Tips for eating proteins
Front-load 30g+ at breakfast
Most people eat 70-80% of their daily protein at lunch and dinner. Hitting 30-40g at breakfast (3 eggs + cottage cheese, Greek yogurt + protein powder, or a 2-egg omelet with cheese) consistently reduces afternoon snacking and total daily calories in feeding studies.
Target 0.7-1g per pound bodyweight
1.6-2.2g/kg, or 0.7-1g per pound, is the evidence-based range for muscle retention during a deficit and growth in a surplus. Spread across 3-5 meals of 25-40g each. Per-meal dose matters more than daily total for muscle protein synthesis.
Sunday-batch a pound at a time
A pound of chicken thighs, salmon fillets, or ground turkey takes 25 minutes whether you're cooking one portion or five. Sunday batch cooking is the single most effective habit for hitting protein targets on busy weekdays.

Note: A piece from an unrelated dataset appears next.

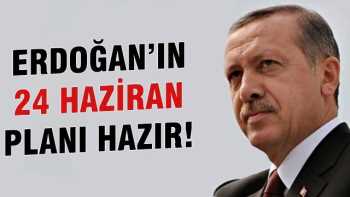 AK PARTİ'NİN 24 HAZİRAN PLANI HAZIR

Buy a $10 instant-read thermometer
Chicken pulled at 165°F internal is juicy. At 175°F it's the dry, rubbery stuff people quit eating. The thermometer is the entire difference between sustainable meal prep and the chicken-and-broccoli stereotype that nobody actually keeps up.
Rotate fattier cuts for adherence
Lean cuts (chicken breast, 99% turkey, tilapia, 95/5 beef) win on protein-per-calorie. But salmon, ribeye, and chicken thighs are dramatically more satisfying per gram. Cycle them in 2-3 times a week and you're more likely to still be eating this way in six months.
Marinate in acid + salt + oil
Acid (lemon, vinegar, yogurt, buttermilk) tenderizes. Salt seasons through. Oil carries flavor. 30 minutes minimum, ideally overnight. Marinated thighs grilled at 450°F or air-fried at 400°F are an upgrade you keep eating, not a sacrifice you abandon by week three.
Storage guide
Raw chicken and ground meat: 1-2 days fridge, 3-4 months frozen. Steaks, chops, roasts: 3-5 days fridge, 6-12 months frozen. Cooked meat: 3-4 days fridge. Fresh fish: 1-2 days fridge, 2-3 months frozen. Eggs: 3-5 weeks past the carton date if uncracked. Trust the thermometer (165°F poultry, 145°F whole-cut beef/pork/fish) and your nose more than the date sticker.